Data lines:
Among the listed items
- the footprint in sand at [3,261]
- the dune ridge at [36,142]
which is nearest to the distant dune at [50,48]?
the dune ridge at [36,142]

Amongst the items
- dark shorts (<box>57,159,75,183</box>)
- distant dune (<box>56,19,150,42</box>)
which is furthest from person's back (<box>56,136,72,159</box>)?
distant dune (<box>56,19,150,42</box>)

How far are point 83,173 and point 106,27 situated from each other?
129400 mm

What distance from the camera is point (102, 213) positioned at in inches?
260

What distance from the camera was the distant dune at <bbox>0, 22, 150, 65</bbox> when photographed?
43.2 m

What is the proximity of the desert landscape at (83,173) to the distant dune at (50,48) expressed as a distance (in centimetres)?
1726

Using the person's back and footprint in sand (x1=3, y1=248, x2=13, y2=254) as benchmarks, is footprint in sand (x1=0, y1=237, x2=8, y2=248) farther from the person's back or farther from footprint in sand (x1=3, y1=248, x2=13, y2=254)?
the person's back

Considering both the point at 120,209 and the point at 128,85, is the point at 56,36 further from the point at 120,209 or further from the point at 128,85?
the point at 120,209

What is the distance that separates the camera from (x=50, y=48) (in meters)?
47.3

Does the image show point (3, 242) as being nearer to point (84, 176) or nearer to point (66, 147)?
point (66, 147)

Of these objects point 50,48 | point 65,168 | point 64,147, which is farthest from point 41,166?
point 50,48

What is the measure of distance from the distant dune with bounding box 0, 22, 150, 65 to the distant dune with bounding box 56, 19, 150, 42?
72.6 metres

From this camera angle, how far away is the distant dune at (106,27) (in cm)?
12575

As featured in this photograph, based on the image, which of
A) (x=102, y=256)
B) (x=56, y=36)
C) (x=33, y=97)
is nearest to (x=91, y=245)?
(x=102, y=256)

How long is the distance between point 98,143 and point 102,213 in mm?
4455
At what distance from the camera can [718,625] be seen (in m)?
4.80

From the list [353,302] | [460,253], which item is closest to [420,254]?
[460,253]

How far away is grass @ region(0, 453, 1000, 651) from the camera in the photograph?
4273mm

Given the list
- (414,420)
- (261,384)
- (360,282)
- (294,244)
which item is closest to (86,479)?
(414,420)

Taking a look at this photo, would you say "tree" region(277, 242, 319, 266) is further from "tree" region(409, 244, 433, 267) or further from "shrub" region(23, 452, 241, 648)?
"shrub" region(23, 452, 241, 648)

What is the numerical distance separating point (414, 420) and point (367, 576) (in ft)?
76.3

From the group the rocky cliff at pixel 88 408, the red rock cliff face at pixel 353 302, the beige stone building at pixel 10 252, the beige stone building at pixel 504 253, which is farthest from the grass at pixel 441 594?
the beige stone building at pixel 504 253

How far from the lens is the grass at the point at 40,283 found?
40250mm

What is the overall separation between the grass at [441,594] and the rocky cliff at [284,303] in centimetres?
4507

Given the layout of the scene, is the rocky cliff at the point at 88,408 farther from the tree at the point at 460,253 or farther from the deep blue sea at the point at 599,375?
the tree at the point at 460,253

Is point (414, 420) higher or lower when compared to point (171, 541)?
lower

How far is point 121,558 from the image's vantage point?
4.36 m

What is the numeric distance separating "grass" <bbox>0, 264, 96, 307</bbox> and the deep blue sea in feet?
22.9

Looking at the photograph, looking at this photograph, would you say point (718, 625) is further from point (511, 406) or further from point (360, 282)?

Work required: Reproduce every one of the items above word for word, from the first to the last.

Solution to the exercise:
Among the listed items
- the footprint in sand at [3,261]
- the dune ridge at [36,142]
which is nearest to the distant dune at [50,48]?
the dune ridge at [36,142]

Amongst the items
- dark shorts (<box>57,159,75,183</box>)
- distant dune (<box>56,19,150,42</box>)
which is furthest from person's back (<box>56,136,72,159</box>)?
distant dune (<box>56,19,150,42</box>)

How far are point 83,173 and point 106,27 situated from each other?
129400 mm

What distance from the camera is point (102, 213) positioned at in inches?
260

What distance from the camera was the distant dune at <bbox>0, 22, 150, 65</bbox> when photographed?
43.2 m

What is the proximity of the desert landscape at (83,173) to the distant dune at (50,48) expressed as a distance (in centimetres)?
1726

Using the person's back and footprint in sand (x1=3, y1=248, x2=13, y2=254) as benchmarks, is footprint in sand (x1=0, y1=237, x2=8, y2=248) farther from the person's back or farther from footprint in sand (x1=3, y1=248, x2=13, y2=254)?
the person's back

Considering both the point at 120,209 and the point at 128,85, is the point at 56,36 further from the point at 120,209 or further from the point at 128,85?
the point at 120,209

What is the distance that separates the camera from (x=50, y=48) (in meters)?
47.3

Does the image show point (3, 242) as being nearer to point (84, 176) or nearer to point (66, 147)?
point (66, 147)

Of these objects point 50,48 | point 65,168 | point 64,147, which is farthest from point 41,166?
point 50,48

What is the measure of distance from the distant dune with bounding box 0, 22, 150, 65 to the distant dune with bounding box 56, 19, 150, 42?
72.6 metres

From this camera angle, how far away is the distant dune at (106,27) (in cm)?
12575

As featured in this photograph, based on the image, which of
A) (x=102, y=256)
B) (x=56, y=36)
C) (x=33, y=97)
is nearest to (x=91, y=245)?
(x=102, y=256)

How long is the distance between point 98,143 and point 102,213 in mm?
4455
At what distance from the camera can [718,625] be seen (in m)?
4.80

From the list [353,302] | [460,253], which item is closest to [420,254]?
[460,253]

How far away is grass @ region(0, 453, 1000, 651) from the camera in the photograph?
4273mm

Given the list
- (414,420)
- (261,384)
- (360,282)
- (294,244)
which item is closest to (86,479)?
(414,420)

Taking a look at this photo, would you say "tree" region(277, 242, 319, 266) is further from "tree" region(409, 244, 433, 267) or further from "shrub" region(23, 452, 241, 648)?
"shrub" region(23, 452, 241, 648)

What is the numerical distance separating point (414, 420) and point (367, 576) (in ft)?
76.3

From the group the rocky cliff at pixel 88 408, the red rock cliff face at pixel 353 302, the beige stone building at pixel 10 252, the beige stone building at pixel 504 253, which is farthest from the grass at pixel 441 594?
the beige stone building at pixel 504 253

How far from the lens is the grass at the point at 40,283 found?
40250mm

What is the overall separation between the grass at [441,594] and the rocky cliff at [284,303] in centimetres?
4507

Given the layout of the scene, is the rocky cliff at the point at 88,408 farther from the tree at the point at 460,253 or farther from the deep blue sea at the point at 599,375?
the tree at the point at 460,253

Is point (414, 420) higher or lower when compared to point (171, 541)?
lower

How far is point 121,558 from the image's vantage point?
4.36 m

What is the numeric distance separating "grass" <bbox>0, 264, 96, 307</bbox> and the deep blue sea in feet?
22.9

Looking at the photograph, looking at this photograph, would you say point (718, 625) is further from point (511, 406) or further from point (360, 282)?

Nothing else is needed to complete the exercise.